Today I would first like to talk to you about the fact that some serious questions tower over European civilization, the European people and, in particular, European leaders.
Terrorist organizations recruit fighters to join their ranks from among immigrants living in the continent’s western part, while the southern borders of the EU–including our own state’s borders–are besieged by waves of modern-day migration, in the face of which increasingly frustrated states and governments are at a loss. And this is happening in an economic environment in which millions of Western European citizens feel that they have to work ever more for less money, just to keep their jobs. Europe is facing questions which can no longer be answered within the framework of liberal multiculturalism. Can we shelter people, many of whom are unwilling to accept European culture, or who come here with the intent of destroying European culture? How did we lose and how can we regain the common European homeland to which every nation of the Union–including the Greeks and the Germans–can say “yes”?
Europe today continues to huddle behind the moats of political correctness, and has built a wall of taboos and dogmas around itself. . . . [W]e let go of the delusion of the multicultural society before it turned Hungary into a refugee camp, and we let go of liberal social policy which does not acknowledge the common good and denies Christian culture as the natural foundation–and perhaps the only natural foundation–for the organization of European societies. We decided to face the barrage of unfair attacks and accusations, and also let go of the dogma of political correctness.
And as far as I see it, Hungarian people are by nature politically incorrect–in other words, they have not yet lost their common sense. . . . They do not want to see their country thronging with people from different cultures, with different customs, who are unable to integrate; people who would pose a threat to public order, their jobs and livelihoods.
The modern world sees economic facts as the ones that truly count. It may be right, but I would attach higher priority to facts related to life.

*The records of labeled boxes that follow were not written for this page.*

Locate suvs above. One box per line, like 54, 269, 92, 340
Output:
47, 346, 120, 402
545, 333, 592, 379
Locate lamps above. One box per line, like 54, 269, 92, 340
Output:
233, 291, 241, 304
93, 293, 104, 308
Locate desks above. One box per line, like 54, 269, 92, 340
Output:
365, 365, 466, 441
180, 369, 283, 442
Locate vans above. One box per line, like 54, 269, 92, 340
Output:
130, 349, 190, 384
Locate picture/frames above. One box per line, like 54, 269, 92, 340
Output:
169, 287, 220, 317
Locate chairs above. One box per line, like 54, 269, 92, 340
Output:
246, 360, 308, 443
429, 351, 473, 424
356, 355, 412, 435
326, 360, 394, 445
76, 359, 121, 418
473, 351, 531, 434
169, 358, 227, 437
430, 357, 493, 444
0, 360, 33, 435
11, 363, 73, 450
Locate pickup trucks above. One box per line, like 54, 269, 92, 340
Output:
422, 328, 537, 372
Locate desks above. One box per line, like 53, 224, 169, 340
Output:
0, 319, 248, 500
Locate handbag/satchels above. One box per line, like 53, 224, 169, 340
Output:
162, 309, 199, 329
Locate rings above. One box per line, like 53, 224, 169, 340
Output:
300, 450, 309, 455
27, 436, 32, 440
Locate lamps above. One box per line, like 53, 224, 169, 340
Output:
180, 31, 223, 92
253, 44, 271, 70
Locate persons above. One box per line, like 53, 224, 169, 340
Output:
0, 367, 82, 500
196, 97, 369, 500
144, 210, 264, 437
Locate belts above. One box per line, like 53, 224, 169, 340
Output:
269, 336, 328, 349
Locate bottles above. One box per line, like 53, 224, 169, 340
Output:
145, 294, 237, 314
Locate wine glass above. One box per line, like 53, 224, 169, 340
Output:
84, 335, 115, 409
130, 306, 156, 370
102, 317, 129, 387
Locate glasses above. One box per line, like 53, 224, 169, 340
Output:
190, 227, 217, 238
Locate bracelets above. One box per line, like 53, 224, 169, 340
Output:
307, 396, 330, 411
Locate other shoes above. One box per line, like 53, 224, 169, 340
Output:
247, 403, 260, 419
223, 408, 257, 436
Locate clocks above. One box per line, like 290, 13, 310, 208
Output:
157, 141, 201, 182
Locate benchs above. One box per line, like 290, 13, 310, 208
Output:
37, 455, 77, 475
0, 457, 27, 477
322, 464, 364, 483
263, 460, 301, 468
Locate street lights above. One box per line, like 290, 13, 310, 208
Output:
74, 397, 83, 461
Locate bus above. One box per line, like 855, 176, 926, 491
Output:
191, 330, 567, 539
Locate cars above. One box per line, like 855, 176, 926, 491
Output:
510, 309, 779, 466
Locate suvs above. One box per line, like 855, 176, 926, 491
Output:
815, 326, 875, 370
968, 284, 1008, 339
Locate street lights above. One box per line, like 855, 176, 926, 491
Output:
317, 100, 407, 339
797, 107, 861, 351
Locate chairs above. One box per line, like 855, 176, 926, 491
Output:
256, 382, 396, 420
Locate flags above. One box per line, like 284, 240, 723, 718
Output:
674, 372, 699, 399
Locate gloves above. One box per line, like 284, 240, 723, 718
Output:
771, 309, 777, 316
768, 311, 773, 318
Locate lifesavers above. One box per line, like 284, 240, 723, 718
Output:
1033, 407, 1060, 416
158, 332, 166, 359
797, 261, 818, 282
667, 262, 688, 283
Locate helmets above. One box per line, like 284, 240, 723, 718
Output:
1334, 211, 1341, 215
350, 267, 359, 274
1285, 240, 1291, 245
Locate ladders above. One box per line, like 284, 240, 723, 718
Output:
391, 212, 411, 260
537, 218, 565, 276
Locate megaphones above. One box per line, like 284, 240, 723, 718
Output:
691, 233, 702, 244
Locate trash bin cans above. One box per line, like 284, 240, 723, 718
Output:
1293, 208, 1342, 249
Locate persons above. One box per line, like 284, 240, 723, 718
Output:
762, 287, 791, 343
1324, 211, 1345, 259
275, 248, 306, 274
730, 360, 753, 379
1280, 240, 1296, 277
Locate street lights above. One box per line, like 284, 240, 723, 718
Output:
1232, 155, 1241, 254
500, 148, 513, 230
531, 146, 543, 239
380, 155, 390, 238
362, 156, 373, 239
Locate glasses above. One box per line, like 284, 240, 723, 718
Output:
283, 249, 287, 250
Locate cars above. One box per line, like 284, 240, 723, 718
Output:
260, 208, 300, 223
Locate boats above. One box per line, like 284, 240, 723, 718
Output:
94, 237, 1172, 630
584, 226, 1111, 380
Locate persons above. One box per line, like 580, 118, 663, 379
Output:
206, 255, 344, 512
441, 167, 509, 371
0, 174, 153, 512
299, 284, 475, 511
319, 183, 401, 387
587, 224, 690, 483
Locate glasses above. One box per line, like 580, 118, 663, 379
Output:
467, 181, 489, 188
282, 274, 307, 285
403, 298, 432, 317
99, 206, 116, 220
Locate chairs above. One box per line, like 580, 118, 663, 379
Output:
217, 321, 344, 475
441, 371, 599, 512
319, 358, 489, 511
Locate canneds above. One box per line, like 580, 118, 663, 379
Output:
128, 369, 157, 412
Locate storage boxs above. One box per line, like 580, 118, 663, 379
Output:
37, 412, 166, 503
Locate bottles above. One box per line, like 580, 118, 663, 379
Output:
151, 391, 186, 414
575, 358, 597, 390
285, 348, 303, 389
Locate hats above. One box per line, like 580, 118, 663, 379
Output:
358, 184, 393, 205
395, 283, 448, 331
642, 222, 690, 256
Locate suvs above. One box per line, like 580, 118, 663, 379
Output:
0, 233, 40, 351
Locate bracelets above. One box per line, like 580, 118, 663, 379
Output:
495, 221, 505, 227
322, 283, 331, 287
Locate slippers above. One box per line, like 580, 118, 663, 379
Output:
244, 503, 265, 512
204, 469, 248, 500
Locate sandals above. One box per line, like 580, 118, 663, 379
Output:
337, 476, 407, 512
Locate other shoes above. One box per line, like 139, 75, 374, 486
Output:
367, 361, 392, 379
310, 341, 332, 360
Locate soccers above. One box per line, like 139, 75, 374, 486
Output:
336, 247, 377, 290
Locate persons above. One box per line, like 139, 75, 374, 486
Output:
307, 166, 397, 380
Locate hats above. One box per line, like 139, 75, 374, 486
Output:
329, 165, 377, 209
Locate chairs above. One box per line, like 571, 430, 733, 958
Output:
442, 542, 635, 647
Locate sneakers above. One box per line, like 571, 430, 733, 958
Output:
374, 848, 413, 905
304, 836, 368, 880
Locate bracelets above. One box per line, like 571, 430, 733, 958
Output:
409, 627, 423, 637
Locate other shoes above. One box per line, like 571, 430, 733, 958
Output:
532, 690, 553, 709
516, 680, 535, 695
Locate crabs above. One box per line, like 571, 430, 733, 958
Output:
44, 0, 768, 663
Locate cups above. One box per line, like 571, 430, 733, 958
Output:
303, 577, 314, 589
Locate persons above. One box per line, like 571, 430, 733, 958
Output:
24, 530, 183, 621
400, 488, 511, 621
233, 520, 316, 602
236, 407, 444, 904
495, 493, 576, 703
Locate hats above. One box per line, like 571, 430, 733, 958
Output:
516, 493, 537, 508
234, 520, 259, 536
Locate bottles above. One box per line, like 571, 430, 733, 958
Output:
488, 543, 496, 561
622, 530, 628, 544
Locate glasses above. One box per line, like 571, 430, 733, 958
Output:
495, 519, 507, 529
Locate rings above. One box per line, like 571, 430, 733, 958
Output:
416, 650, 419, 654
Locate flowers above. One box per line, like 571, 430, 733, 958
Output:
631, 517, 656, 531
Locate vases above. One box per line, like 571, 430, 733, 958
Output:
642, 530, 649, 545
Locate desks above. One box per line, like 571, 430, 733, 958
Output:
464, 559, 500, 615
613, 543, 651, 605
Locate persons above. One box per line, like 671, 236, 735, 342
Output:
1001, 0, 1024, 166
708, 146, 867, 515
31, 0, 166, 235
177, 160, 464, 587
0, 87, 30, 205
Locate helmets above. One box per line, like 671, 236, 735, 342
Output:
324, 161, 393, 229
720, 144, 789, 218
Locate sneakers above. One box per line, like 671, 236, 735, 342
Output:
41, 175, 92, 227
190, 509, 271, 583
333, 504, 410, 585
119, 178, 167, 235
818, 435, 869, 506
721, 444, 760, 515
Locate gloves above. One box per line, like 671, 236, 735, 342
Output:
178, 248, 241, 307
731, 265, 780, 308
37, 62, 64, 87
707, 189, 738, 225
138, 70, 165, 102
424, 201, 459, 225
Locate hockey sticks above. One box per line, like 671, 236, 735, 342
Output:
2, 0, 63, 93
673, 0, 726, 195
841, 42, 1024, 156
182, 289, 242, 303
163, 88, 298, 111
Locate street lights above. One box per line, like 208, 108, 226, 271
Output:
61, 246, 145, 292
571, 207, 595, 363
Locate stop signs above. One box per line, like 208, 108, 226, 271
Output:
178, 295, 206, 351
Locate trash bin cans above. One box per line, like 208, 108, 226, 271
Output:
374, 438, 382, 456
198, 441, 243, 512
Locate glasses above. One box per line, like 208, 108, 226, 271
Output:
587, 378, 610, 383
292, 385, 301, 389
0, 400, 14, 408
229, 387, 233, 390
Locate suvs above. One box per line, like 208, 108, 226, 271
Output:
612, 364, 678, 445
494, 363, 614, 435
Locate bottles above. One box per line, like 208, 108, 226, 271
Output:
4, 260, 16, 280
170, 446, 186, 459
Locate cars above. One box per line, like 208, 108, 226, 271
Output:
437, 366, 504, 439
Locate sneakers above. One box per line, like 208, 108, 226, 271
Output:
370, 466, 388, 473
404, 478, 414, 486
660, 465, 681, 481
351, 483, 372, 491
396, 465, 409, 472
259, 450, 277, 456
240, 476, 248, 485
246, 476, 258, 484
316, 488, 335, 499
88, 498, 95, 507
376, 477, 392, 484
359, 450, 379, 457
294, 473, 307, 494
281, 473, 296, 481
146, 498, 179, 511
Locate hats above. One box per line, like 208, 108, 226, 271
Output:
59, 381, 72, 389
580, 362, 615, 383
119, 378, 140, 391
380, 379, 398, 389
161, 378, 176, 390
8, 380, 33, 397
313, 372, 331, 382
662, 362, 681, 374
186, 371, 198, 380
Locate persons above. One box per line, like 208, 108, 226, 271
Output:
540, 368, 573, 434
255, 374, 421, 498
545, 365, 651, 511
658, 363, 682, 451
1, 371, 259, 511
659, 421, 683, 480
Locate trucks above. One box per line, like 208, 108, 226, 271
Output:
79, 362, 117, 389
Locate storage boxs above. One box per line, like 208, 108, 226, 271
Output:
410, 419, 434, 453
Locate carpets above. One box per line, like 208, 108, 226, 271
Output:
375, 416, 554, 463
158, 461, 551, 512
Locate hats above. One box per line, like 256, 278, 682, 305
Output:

Above all, the facts which determine our biological survival and continuance.
Life in Hungary presents us with facts that surprise even the most pessimistic of people. More children were born last year than at any time in the last five years. The so-called total fertility rate–that is, the number of children born into a family–was 1.41 in 2014; this is its highest value since 1997, though still not high enough. The number of marriages has increased continuously since 2010; it rose by 9% in 2014 alone. Let me remind you that between 2002 and 2010 the number of marriages in Hungary fell by 23%.
The number of divorces decreased by 15% between 2010 and 2013. The number of abortions is in continuous decline, and has fallen by 20% since 2010. While the truth is that the number is still high, it has not been this low since 1954. . . . What matters is that we may finally hope that Hungarians have more faith in the future, and that they also seem to have attached greater value to life itself.
We cannot be successful if we can only be servants in our own country, if we have no independence. National sovereignty is a fundamental question. National sovereignty gives us a better life, which is our core interest.
Let us not forget that those who believe that there is ultimate victory in democracy are completely wrong. Only the communists believed that there can be a final struggle and an ultimate victory–and look where they ended up. In democracy, in the world of civic principles, we must fight for trust and recognition over and over again, day after day. If you want a civic Hungary–and that is what we want–it is once more time to fight for it. But we can only fight together, and not against one another, because strength lies in unity, and because we stand together under one flag.